GLASGOW’S Spaces for People programme has secured an additional £4million for initiatives that support physical distancing in public places.
This takes the total amount awarded to the council for the programme to £7.5million.
The money, from Sustrans Scotland, will be used to expand temporary travel infrastructure projects giving extra space for people to walk, wheel and cycle as lockdown restrictions ease.
As well as being put towards towards widening footways in busier areas and creating pop-up cycle lanes, the funding will allow progress on other measures such as park-and-pedal and park-and-stride facilities at satellite car parks, along with the roll-out of pedestrian priority measures at traffic-light controlled junctions.
Clearance of overhanging vegetation that can narrow footways across city neighbourhoods has also been identified as a practical way to make it easier to keep a safe distance from others when travelling actively. Other initiatives to be advanced include the expansion of school car-free zones.
These latest plans are expected to complement infrastructure already delivered, with the earliest Spaces for People projects seeing Kelvin Way closed to traffic to facilitate access to Kelvingrove Park, and the creation of a pop-up cycle lane on the Broomielaw, above, to ease physical distancing on nearby footways.
Other measures delivered include the provision of additional pedestrian space around Glasgow Central and Queen Street stations and footway widening across key city centre streets. The east and west sides of George Square have been pedestrianised, with sustainable transport corridors created nearby.

> [Instructions to follow]
Please rewrite the Spaces for People funding article starting with "GLASGOW’S Spaces for" and going on through "lockdown restrictions ease.", changing "programme" to "scheme".

> [Material shown]
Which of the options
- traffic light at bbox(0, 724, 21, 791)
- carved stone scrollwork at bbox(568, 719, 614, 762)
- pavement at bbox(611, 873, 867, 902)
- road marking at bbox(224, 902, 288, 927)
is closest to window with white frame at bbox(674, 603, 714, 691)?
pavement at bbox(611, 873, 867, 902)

...

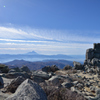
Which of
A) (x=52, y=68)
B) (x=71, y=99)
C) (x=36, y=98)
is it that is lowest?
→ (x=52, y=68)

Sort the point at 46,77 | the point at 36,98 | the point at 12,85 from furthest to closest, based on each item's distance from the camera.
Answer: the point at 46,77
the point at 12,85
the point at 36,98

==

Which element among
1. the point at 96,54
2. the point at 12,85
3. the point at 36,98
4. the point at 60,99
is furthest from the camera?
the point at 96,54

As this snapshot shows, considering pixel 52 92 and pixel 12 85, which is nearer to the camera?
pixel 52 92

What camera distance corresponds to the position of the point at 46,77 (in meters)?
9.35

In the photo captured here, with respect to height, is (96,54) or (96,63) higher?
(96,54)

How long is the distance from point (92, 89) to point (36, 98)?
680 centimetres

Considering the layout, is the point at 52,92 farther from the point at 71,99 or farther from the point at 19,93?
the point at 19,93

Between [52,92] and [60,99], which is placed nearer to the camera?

> [Answer box]
GLASGOW’S Spaces for People scheme has secured an additional £4million for initiatives that support physical distancing in public places.
This takes the total amount awarded to the council for the scheme to £7.5million.
The money, from Sustrans Scotland, will be used to expand temporary travel infrastructure projects giving extra space for people to walk, wheel and cycle as lockdown restrictions ease.